> _Required work_:
(1) Answer these questions using the printer forum thread below:
(a) Which button does gsahli suggest clicking in the Add Printer dialog?
(b) What error does johndmobley get when trying to print?
(c) According to MisterMe, what kind of driver must be used if the printer is a network printer?
(2) Write a continuation of the printer forum thread below, starting right after its last post.

··· Provided passage

Does your printer show up at all? If so, try to print.
Does your iMac have OS X 10.5 (Leopard)? Or 10.4.x (Tiger)?


----------



## gsahli (Feb 2, 2008)

I don't have Leopard. Isn't there a More Printers button somewhere in the Add Printer dialog? Click that, and then select the proprietary protocol Epson USB. That is how you select the driver provided by Epson.

The driver provided by Epson isn't capable of printing via network (except Mac-to-Mac sharing). If you want to do that, you will need to find a CUPS driver for your printer.


----------



## johndmobley (Oct 19, 2011)

I too am having problems trying to connect my Epson RX680 to my MacBook Air. I have successfully loaded the driver and it appears on the dropdown as I attempt to connect via Internet Protocol.

The computer verifies the IP address, but when I try to print I get the error "not communicating".

I have tried everything I know (or can find on the tech sites). The printer is connected to a PC via D-Link router and works fine with my PC laptop.

Thank you for your help


----------



## MisterMe (Oct 19, 2011)

What do you mean "connected to a PC via a D-Link router"? Is the printer connected to the router or is it connected to the PC and how is it connected? If the printer is connected to the PC, then it must be shared by the PC. If it is connected to the router, then it is a network printer. If connected to the PC, then you must use Apple PostScript driver to print to the printer as a generic PostScript printer. If a network printer, then you must use a *CUPS* driver rather than the manufacturer's driver.


----------



## johndmobley (Oct 20, 2011)

Thank you for your input.

······
··· Entries shown

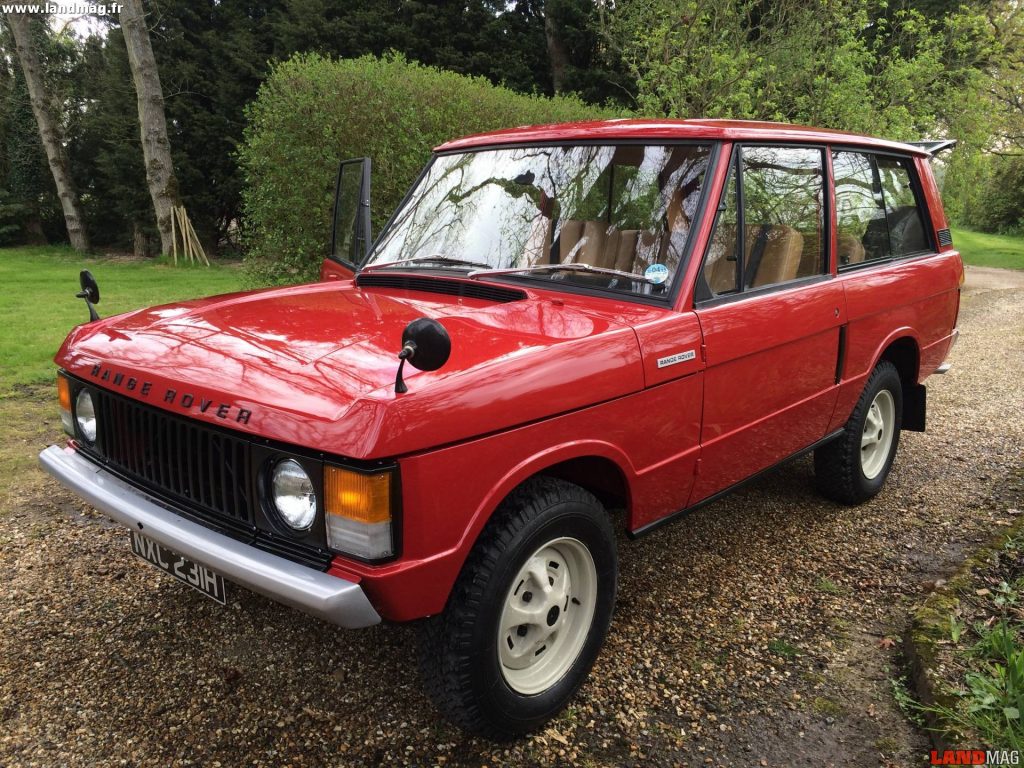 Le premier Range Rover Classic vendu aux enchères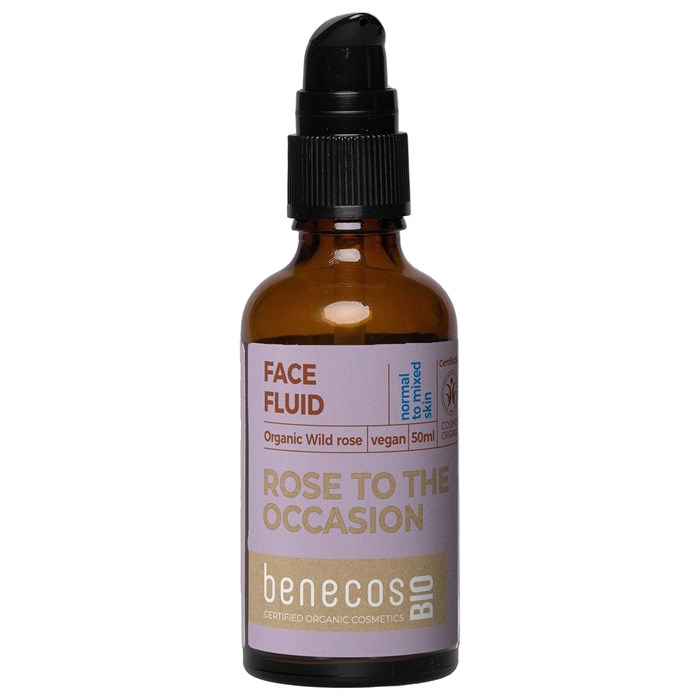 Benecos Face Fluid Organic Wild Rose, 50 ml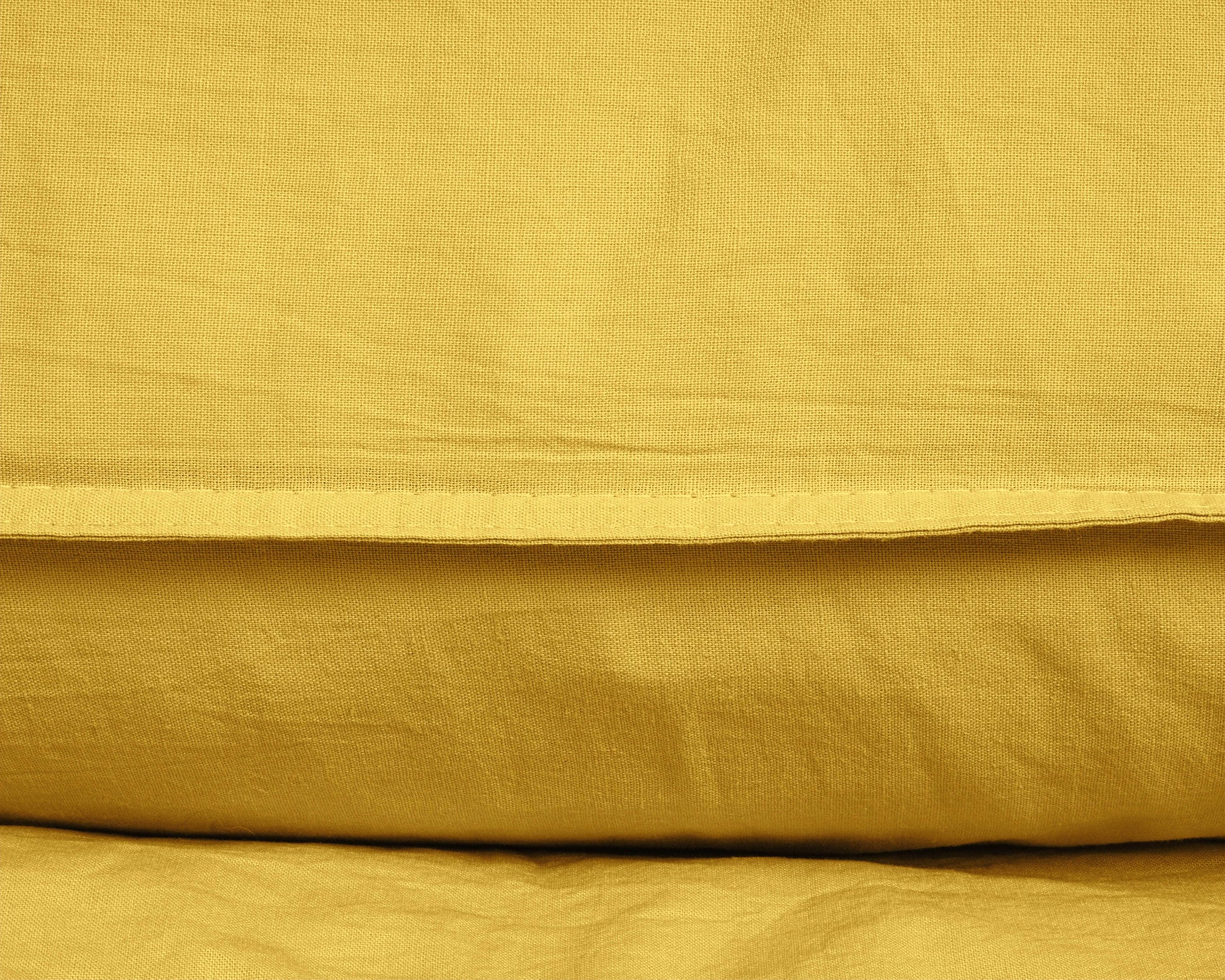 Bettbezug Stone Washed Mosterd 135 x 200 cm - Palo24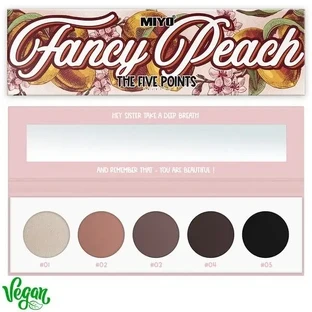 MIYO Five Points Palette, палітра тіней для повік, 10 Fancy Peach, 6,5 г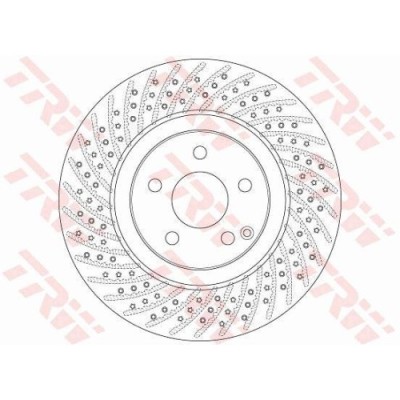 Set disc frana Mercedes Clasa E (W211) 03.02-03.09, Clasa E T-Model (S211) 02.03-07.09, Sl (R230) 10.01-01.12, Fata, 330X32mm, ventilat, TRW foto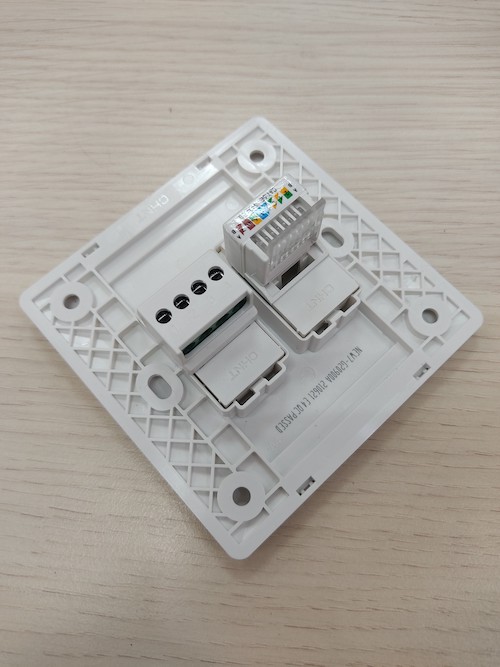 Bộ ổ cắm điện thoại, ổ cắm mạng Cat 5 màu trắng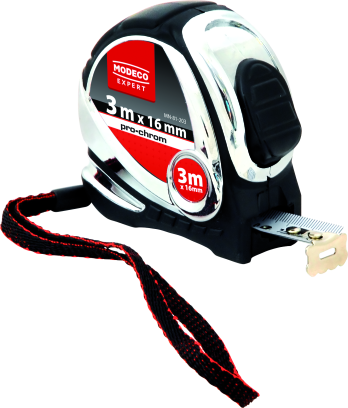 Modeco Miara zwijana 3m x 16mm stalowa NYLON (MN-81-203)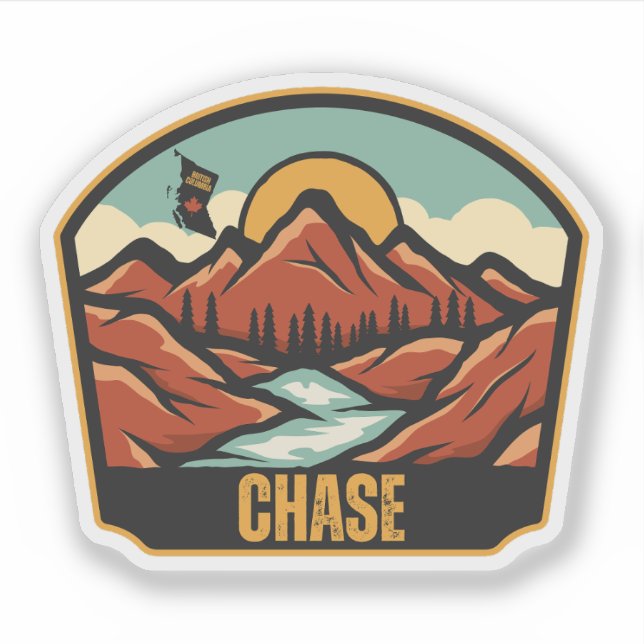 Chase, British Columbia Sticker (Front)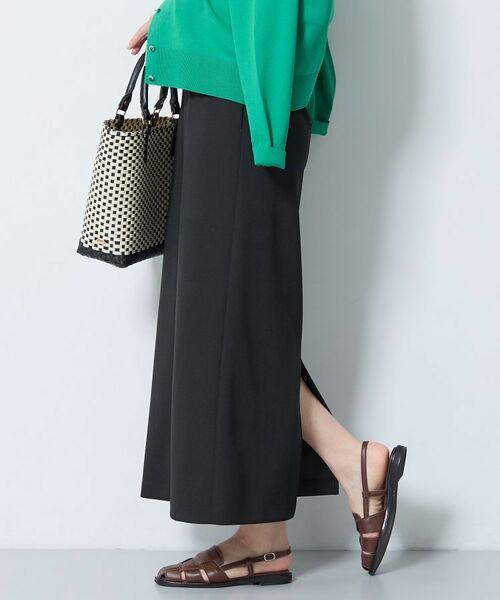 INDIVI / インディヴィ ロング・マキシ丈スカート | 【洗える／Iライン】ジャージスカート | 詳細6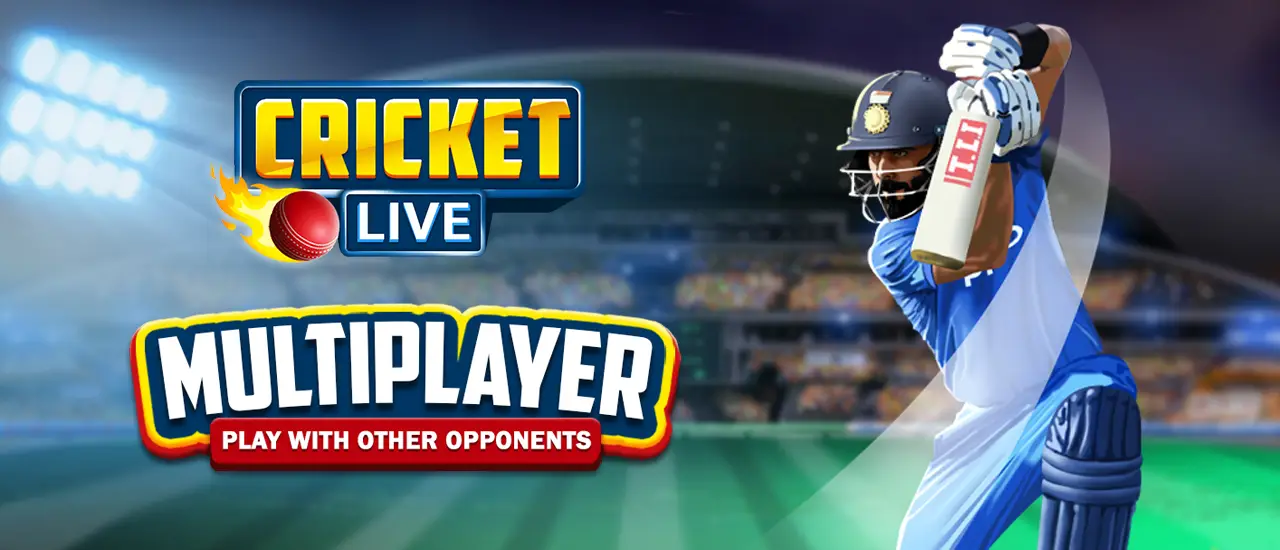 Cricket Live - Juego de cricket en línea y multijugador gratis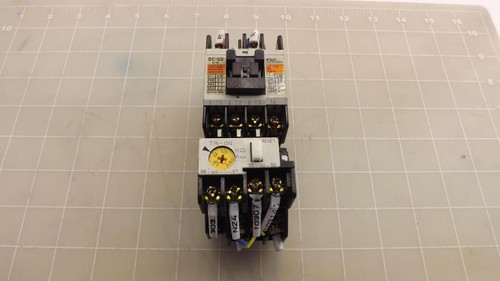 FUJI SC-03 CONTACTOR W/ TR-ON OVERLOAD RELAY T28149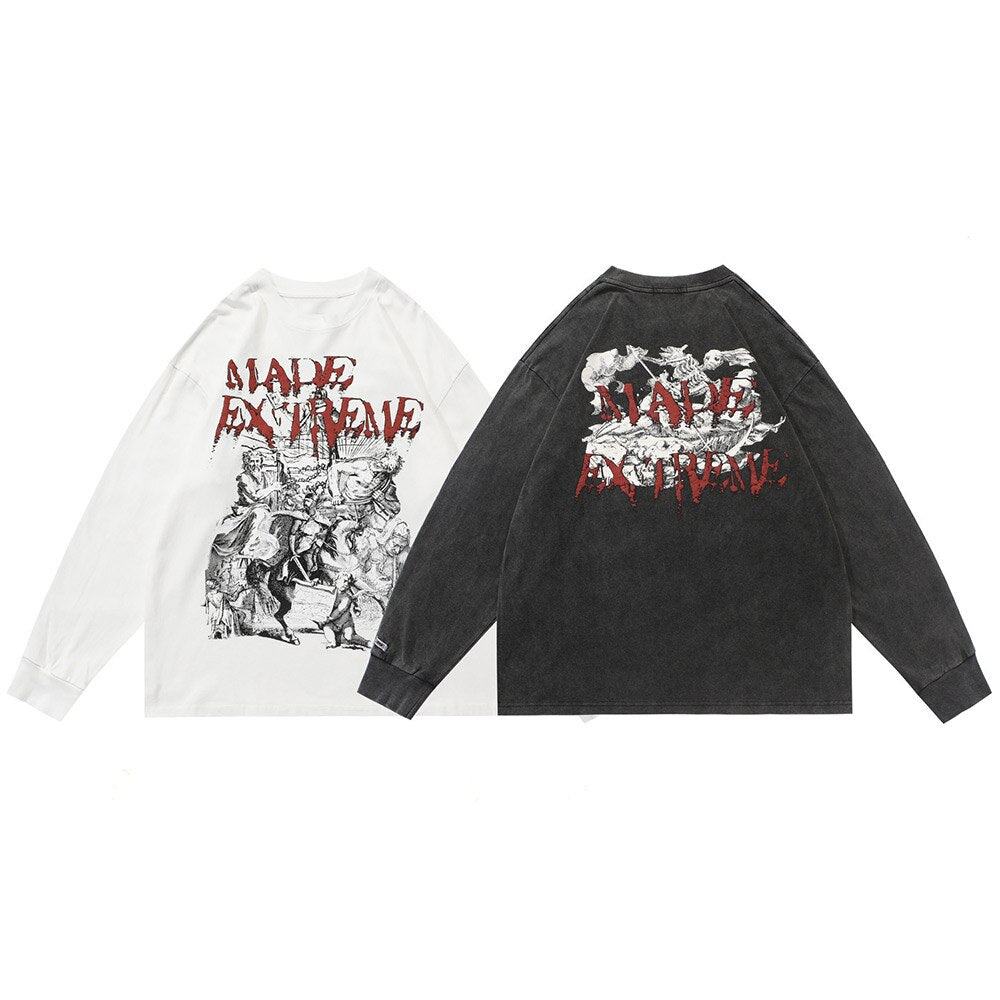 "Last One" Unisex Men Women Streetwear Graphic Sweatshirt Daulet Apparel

······

> _Results by task_:
(1)
(a) The More Printers button.
(b) "not communicating."
(c) A CUPS driver, rather than the manufacturer's driver.

(2)
The Epson printer is connected directly to my desktop PC (which is connected to the router). So I am not to use the Epson driver and connect using the Internet Protocol of the "printer and fax" section?


----------



## johndmobley (Oct 20, 2011)

Tried using the generic postscript driver. Will not communicate.

When the printer install asks for the the IP number, is it asking for the IP of the router, or is there a specific IP for the printer?


----------



## johndmobley (Oct 20, 2011)

When I download utilities for the printer and they are displayed on my desktop, how do I get them where they should go? Do I "drag and drop" into the "printer/fax" icon of system preferences?


----------



## gsahli (Oct 23, 2011)

John,
You have a USB printer, not a network printer. You are trying to share that printer over the network. The printer doesn't/can't have its own IP address. It is hosted at the IP address of the Windows computer.
You will not be able to use the Epson-provided driver to print to the Windows-shared printer. Epson provides USB-only drivers for its USB-only printers. You will need to use a Gutenprint driver. Apple has included Gutenprint drivers in OS X for this very reason.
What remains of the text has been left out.